大阪国際マラソンが周回コース決定 今大会のみの措置で記録も公認

昨年大会の大阪国際女子マラソンのスタート時
昨年大会の大阪国際女子マラソンのスタート時

 日本陸連は、31日に行われる大阪国際女子マラソンを大阪市の長居公園内を約15周するコースに変更することを21日、発表した。従来はヤンマースタジアム長居発着で市内を巡っていたが、20日に主催者らが協議し、急きょ周回コースとすることを決定した。新型コロナウイルス感染拡大の影響を受けての措置で、1982年の第1回大会以来初めて。

 「超えろ。チームJAPAN」という大会テーマを掲げ、東京五輪代表の一山麻緒(23)=ワコール=と前田穂南(24)=天満屋=らが2時間19分12秒(05年、野口みずき)の日本記録更新を目指すレースとなっていた。国内女子マラソンとしては初めて、昨秋のドーハ世界陸上代表の川内優輝(33)=あいおいニッセイ同和損保=ら男子選手をペースメーカーに配置。記録挑戦の準備を整えていたが、レース10日前に異例の変更となった。

 大会主催者は書面を通じて「公道を使用するコースでは、御堂筋をはじめとする沿道の大規模な交通規制が、密集や密接といった感染リスクの拡大を誘発する可能性があります。府民の皆さま、そして沿道に立つ予定だった2000人を超えるボランティアの方々の安全を確保するために、さらなる策を講じる必要があると判断して方法を検討した結果、大阪市をはじめ関係の皆様のご協力もいただき、公道を使用せず長居公園内で開催するという結論に至りました。

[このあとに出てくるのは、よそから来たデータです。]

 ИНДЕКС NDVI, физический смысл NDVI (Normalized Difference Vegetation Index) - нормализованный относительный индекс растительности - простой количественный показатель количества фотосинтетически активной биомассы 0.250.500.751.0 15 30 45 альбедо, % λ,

今大会に限り使用する長居公園内の周回コースは、1周2・8キロのコース上からスタートして約15周し、ヤンマースタジアム長居がフィニッシュとなります。日本陸上競技連盟による距離の計測およびWA(世界陸連)による認証も済んでおり、記録も公認されます」とした。

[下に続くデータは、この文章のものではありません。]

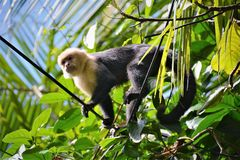 Howler Monkey in the Jungle. Howler monkey climbing among the trees in the jungle Royalty Free Stock Images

 ◆大阪国際女子マラソン 1982年に第1回大会が開催された。何度かコース変更はあるが、現在はヤンマースタジアム長居発着、道頓堀橋南詰折り返しで、高低差約9メートルのフラットなコースを使用していた。大会最高記録は2003年野口みずきの2時間21分18秒。今レースはコロナ禍で国外招待選手や海外勢ペースメーカーの出場はない。